Ausgabe 05 - 2004 berliner stadtzeitung
scheinschlag
 

Noch immer kein Freies Radio in Berlin?

Wird es im Berliner Äther bald eine Frequenz geben, über die ein freies, nicht-kommerzielles Radio senden kann? Die Berliner Radiokampagne zumindest setzt sich seit Jahren mit guten Argumenten und professioneller Lobbypolitik dafür ein. Kürzlich lud sie gemeinsam mit der Heinrich-Böll-Stiftung zu einem Hearing unter dem provokativen Titel: „Berlin – Metropole oder kommunikative Provinz?"

Ermutigung bekamen die Berliner Radiomacher aus der „kommunikativen Provinz": „Auch bei uns dauerte es lange, bis wir auf Sendung gehen konnten", meinte Thomas Kupfer vom Radio Corax aus Halle. Auch Sven Thiermann vom Bundesverband Freier Radios meinte, es sei Zeit, daß Berlin sich dem bundesweiten Trend anpasse. Bei der Veranstaltung stellten sich verschiedene Berliner Radioprojekte vor, die teilweise mangels eigener Frequenz ins Internet ausgewichen sind. Doch die Vertreter aus der Politik schienen unbeeindruckt. Der Vorsitzende des Medienrats Berlin-Brandenburg Ernst Benda empfahl der Radiokampagne, mit dem Offenen Kanal zu kooperieren. Außerdem könne sie sich natürlich um eine freie Frequenz bewerben. „Da haben wir natürlich als nicht-kommerzielles Konzept keine Chance", so die Einschätzung einer Vertreterin der Radiokampagne.

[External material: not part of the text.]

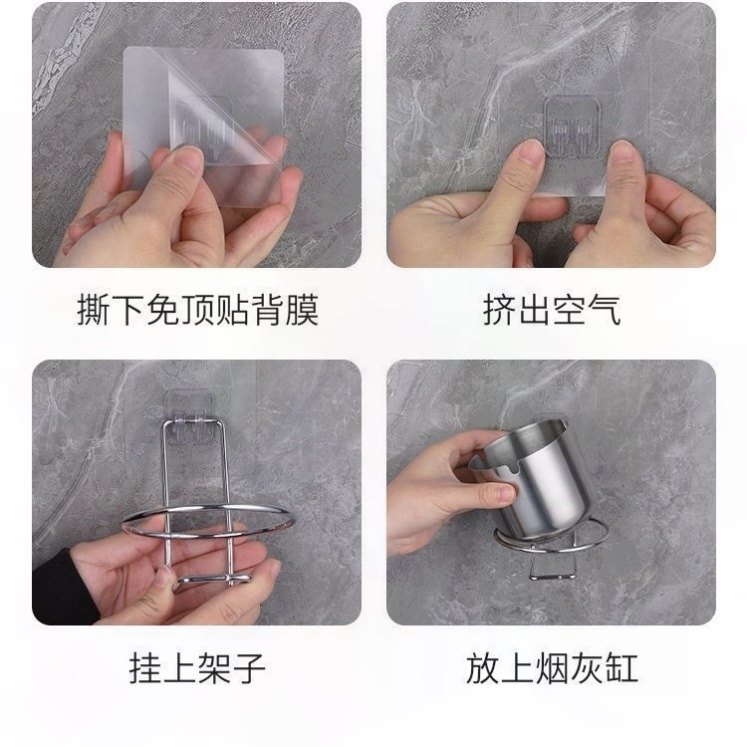 撕下免顶贴背膜

挤出空气

挂上架子

放上烟灰缸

Der medienpolitische Sprecher der Berliner CDU Michael Braun sprach frei nach Mao von den 1000 Blumen, die blühen sollen. Einer klaren Positionierung zu einem Freien Radio in Berlin wich er allerdings aus. Er wisse auch nach dieser Veranstaltung noch nicht, was das Besondere eines Freien Radios sei. Von der Berliner SPD-PDS-Koalition war niemand eingeladen. Dabei hatten die in ihrem Koalitionsvertrag festgehalten, daß die „Förderung eines nichtkommerziellen Lokalfunks wünschenswert" sei. Allerdings ist von einer entsprechenden Gesetzesinitiative noch nichts bekannt. Eine Radioinitiative will nicht mehr länger warten. Das Piratenradio funk-the-system will jetzt jeden Freitag um 18 Uhr die UKW-Frequenz 95,2 besetzen.